Site Reliability Engineer (SRE)
Siemens
Job Description
Responsibilities/Tasks
Provide & own the design, deployment, automation, and scripting solutions to drive new capabilities, visibility, and efficiency
Collaborate with other technical platforms and partners to engineer automated and integrated solutions between tools, services, teams that increase availability, reliability, and performance.
Own and ensure the internal and external SLA’s meet and exceed expectations
Be part of maintaining a 24x7, global, highly available SaaS environment
Participate in an on-call rotation that supports our production infrastructure
Troubleshoot production availability incidents that often span across multiple teams and services.
Lead production incident post-mortems, and contribute to solutions to prevent problem recurrence; with the goal of automated response to all non-exceptional service conditions
Communicate to business and technical partners on incidents as they occur when they impact system performance or availability at a critical level
Required Education, and Experience
- Education: Bachelor’s Degree or equivalent experience with at least two years in IT.
- Experience:
- Automation and Scripting: Over 4 years of experience in automation, including scripting and API development.
- Cloud Software Development: At least 3 years of experience in software development in cloud environments.

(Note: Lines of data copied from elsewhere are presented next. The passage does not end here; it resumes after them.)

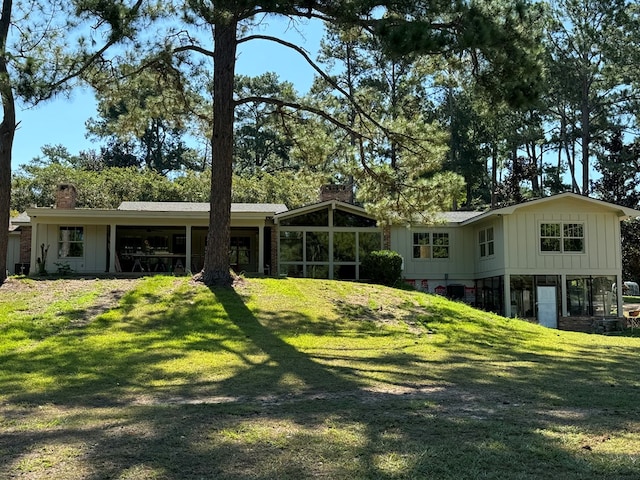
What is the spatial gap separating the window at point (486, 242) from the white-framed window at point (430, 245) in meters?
1.24

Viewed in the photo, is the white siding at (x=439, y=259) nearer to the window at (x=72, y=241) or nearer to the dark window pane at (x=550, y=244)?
the dark window pane at (x=550, y=244)

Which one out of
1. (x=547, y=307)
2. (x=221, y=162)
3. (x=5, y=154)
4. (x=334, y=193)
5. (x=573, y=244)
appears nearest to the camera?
(x=221, y=162)

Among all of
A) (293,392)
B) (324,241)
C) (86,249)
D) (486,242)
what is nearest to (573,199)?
(486,242)

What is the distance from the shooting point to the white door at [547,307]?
2075 centimetres

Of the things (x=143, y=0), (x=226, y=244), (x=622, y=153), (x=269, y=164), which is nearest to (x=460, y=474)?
(x=226, y=244)

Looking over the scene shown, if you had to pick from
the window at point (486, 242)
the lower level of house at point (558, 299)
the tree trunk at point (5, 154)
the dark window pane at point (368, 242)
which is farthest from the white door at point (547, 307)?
the tree trunk at point (5, 154)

- Observability Tools: A minimum of 2 years of experience with observability tools such as Datadog, CloudWatch, CloudTrail, Elastic Stack, Grafana, or similar tools.
Over 2 years of experience with containerization, specifically Kubernetes
2+ years of expertise in Amazon Web Services (AWS) services
2+ years of expertise with tools such as Terraform, CloudFormation, Ansible, or similar.
2+ years proficiency with Python
Preferred Knowledge/Skills
**Siemens Teamcenter software**
Desired certifications include:
Datadog, Kubernetes, AWS or Azure certification
More than 2 years of proficiency as a Site Reliability Engineer or equivalent role
2+ years experience with issue/incident tracking tool
(ServiceNOW, ServiceDesk, Jira or equivalent tools)
2+ years with log management tools (ie ELK Stack)
2+ years experience Enterprise IT environment with distributed environments
Networking concepts, including firewalls, VPN, routing, load balancers, security and DNS
Senior level system administration experience, including troubleshooting, support, mentorship/training, and oversight Attachments
We are an equal opportunity employer and value diversity at our company. We do not discriminate on the basis of race, religion, color, national origin, sex, gender, gender expression, sexual orientation, age, marital status, veteran status, or disability status.